ATLANTA (AP) — Georgia’s secretary of state is asking a federal judge to suspend her order governing election officials’ handling of absentee ballots and applications that have mismatched signatures while he appeals it.
U.S. District Judge Leigh May on Thursday issued a final order instructing the state to stop rejecting the ballots and applications because of a signature mismatch without first giving voters a chance to fix the problem.
She outlined a procedure to allow voters to resolve alleged signature discrepancies that she said must be used for the Nov. 6 midterm elections for all absentee ballots and applications that have a signature that doesn’t match the one on file.
Lawyers for Secretary of State Brian Kemp wrote that last-minute changes to the election procedures “threaten to disrupt the orderly administration of elections.”
They asked that the judge’s order be put on hold pending appeal.
Earlier in the day, a federal judge has tweaked her order governing Georgia’s handling of absentee ballots and applications that have mismatched signatures.
U.S. District Judge Leigh May on Wednesday ordered the state to stop rejecting the ballots and applications because of a signature mismatch without first giving voters a chance to fix the problem.
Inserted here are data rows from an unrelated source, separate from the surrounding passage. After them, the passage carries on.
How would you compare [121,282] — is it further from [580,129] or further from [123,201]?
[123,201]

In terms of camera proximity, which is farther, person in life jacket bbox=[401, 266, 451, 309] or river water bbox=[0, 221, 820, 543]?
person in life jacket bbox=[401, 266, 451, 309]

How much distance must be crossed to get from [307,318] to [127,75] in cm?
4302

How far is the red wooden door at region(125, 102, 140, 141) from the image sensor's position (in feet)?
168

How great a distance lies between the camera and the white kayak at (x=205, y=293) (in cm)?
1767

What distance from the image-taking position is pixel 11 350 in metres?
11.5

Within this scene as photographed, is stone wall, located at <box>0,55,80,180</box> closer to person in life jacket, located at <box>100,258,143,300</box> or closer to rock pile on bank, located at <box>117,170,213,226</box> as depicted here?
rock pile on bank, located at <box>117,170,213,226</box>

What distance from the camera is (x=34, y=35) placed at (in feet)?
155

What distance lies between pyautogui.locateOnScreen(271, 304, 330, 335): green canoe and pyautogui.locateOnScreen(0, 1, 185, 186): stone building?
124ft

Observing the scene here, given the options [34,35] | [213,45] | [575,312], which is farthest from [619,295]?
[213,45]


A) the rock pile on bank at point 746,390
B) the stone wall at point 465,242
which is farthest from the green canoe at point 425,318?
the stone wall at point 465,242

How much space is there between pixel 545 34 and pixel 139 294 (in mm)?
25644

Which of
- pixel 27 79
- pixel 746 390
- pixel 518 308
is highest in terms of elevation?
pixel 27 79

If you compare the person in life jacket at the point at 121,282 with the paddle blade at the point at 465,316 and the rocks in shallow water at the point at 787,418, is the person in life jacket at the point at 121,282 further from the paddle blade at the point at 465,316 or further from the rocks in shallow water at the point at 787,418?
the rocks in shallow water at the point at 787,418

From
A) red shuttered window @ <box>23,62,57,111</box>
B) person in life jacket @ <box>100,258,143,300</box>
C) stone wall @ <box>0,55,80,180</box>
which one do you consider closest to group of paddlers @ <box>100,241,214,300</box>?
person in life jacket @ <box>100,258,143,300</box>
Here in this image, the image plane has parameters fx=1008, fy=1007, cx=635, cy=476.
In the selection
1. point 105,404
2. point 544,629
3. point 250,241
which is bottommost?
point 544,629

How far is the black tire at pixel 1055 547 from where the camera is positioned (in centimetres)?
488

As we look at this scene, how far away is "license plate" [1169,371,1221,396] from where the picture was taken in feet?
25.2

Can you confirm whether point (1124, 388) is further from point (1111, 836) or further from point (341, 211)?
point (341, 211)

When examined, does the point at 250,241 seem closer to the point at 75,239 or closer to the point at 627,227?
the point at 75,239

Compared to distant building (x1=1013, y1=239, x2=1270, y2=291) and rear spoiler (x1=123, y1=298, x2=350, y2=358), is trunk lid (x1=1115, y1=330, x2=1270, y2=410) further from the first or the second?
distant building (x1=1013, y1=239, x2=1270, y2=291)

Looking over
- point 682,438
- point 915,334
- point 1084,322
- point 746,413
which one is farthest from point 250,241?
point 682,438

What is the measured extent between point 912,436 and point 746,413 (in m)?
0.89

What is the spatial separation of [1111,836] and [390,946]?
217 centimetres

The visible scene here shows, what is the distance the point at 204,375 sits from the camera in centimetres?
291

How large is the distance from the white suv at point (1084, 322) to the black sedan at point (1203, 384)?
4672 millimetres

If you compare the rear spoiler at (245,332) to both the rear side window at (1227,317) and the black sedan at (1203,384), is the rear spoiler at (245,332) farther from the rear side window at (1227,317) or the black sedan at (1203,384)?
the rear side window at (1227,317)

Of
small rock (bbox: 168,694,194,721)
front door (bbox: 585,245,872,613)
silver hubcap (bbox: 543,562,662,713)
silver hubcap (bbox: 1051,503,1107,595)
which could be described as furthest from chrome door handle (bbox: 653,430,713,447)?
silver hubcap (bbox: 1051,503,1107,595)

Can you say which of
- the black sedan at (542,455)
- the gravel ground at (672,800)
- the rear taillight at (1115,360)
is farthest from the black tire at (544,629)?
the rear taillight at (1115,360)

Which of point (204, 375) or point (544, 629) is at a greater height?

After hearing from groups that had sued and from elections officials, she made changes Thursday to her order affecting the November midterm elections. The order includes these changes:
— election officials must send rejections by first-class mail and electronic means;
— voters may have an attorney present identification;
— verification must be done before election returns are certified;
— results won’t have to be recertified for appeals not completed by the certification deadline unless the election outcome would change.